ACMSF publishes review of viruses in the food chain
Posted: 25 March 2015 | Victoria White | No comments yet
The Advisory Committee on the Microbiological Safety of Food (ACMSF) has published an extensive review of viruses in the food chain…
The Advisory Committee on the Microbiological Safety of Food (ACMSF) has published an extensive review of viruses in the food chain.
The ACMSF set up a group to revisit the issue of foodborne viruses in light of developments in this area. The final report considered the most important viruses associated with foodborne infections – norovirus, hepatitis A, and hepatitis E.
The report makes a number of recommendations for government departments, including the need for more research in certain areas, and for clear advice for consumers, for example on cooking shellfish and pork products and information on washing leafy green vegetables and soft fruit.
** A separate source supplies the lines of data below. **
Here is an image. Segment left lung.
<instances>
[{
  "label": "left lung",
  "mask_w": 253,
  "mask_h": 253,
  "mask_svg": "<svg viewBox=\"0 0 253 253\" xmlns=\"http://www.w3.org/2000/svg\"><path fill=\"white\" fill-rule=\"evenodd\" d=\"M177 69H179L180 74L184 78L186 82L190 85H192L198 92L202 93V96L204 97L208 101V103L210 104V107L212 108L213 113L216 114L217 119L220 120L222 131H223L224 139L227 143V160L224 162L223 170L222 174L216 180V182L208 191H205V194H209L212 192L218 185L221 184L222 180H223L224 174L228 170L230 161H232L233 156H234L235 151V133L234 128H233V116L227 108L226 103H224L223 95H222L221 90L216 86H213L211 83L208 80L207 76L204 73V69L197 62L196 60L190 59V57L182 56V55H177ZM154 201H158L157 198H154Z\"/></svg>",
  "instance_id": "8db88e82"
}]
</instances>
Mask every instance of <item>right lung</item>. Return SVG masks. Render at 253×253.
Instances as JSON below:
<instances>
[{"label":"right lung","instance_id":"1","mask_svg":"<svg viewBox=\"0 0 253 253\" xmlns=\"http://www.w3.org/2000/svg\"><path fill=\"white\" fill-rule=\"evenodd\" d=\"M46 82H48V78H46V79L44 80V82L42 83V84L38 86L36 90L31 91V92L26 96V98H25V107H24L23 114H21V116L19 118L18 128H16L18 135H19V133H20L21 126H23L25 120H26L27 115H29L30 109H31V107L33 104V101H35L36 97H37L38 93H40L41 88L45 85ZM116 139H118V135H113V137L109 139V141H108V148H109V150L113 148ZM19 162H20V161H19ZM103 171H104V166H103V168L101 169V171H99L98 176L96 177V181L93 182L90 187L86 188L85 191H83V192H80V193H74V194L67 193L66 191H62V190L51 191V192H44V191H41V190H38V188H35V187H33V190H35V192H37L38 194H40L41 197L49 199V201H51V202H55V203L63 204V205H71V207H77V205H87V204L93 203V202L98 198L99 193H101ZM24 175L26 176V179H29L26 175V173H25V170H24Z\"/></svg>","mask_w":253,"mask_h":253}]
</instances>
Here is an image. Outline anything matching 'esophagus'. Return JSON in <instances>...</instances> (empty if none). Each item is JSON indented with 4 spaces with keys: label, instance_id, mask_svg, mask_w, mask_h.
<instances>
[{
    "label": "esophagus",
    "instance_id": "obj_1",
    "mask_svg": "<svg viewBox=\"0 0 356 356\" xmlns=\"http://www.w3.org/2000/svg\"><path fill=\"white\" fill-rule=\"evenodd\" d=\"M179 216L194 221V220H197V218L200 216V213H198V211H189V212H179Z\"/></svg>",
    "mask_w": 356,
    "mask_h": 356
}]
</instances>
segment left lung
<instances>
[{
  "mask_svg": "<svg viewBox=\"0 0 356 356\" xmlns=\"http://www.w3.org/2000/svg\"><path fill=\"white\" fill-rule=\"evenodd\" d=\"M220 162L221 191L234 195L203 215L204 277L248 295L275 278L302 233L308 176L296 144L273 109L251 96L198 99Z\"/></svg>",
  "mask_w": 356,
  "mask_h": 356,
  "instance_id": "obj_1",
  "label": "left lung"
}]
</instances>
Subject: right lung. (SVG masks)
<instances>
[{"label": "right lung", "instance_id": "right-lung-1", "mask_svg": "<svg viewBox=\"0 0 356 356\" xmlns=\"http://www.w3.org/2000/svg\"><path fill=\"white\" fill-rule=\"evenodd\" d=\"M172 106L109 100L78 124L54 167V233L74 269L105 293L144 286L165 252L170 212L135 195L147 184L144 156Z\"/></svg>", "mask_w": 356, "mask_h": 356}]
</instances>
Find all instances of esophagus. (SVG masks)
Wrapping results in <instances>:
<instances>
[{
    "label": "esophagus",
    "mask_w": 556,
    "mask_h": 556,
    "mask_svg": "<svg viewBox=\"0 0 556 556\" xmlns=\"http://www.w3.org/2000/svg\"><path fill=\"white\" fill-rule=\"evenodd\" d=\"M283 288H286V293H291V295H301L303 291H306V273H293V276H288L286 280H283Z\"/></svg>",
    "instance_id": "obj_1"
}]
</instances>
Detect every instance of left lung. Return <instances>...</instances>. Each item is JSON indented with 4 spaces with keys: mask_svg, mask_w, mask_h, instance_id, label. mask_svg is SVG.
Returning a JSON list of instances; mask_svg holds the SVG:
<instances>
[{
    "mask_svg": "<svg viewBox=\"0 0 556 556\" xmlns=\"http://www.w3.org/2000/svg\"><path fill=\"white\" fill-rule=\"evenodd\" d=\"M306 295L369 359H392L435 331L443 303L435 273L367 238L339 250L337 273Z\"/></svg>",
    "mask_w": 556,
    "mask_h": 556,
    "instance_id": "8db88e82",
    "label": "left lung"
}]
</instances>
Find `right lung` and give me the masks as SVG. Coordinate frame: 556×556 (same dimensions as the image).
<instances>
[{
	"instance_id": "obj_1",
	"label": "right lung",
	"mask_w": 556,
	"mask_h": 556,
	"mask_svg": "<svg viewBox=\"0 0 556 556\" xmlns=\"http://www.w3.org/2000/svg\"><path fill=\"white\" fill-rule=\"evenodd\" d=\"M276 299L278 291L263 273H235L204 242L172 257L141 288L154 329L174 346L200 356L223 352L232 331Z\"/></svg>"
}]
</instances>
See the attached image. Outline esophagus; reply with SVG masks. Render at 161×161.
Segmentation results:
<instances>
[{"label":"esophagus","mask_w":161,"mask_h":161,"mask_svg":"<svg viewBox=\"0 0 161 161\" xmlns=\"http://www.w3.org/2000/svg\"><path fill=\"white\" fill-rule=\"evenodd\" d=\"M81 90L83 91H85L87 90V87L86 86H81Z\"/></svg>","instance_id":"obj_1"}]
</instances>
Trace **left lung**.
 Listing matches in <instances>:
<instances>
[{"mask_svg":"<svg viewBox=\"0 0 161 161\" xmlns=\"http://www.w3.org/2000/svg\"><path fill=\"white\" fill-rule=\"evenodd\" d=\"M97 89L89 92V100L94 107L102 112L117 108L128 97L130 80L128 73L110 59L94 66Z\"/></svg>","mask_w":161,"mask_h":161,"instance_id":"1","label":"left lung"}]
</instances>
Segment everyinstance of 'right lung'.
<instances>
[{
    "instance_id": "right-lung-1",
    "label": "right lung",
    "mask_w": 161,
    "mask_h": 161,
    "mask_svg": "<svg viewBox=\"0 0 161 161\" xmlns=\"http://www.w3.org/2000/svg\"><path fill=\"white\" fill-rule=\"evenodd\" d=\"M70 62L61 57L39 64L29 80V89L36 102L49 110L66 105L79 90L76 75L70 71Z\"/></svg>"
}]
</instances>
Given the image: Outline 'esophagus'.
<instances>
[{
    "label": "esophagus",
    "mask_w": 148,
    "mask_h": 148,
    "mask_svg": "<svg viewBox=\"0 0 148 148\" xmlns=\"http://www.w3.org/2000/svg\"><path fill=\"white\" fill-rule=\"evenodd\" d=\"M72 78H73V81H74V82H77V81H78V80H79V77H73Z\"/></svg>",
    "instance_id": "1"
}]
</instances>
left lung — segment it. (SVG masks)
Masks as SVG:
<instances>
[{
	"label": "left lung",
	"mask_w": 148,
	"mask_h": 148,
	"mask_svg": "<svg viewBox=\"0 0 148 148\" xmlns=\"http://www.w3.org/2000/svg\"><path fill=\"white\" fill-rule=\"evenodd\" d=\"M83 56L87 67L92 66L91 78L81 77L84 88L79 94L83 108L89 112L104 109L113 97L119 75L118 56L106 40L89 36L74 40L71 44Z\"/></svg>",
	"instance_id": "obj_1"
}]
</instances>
The government will respond in due course when the recommendations have been considered in detail.
ACMSF report highlights advances in detection of foodborne viruses
Professor Sarah O’Brien, Chair of the ACMSF, said: ‘Until recently it has been difficult to assess accurately the impact of foodborne viruses on public health. However, significant advances in our ability to detect viruses in food, coupled with up- to-date estimates of the burden of illness, highlighted in the ACMSF’s latest update, show us that viruses are very important, preventable causes of foodborne illness.’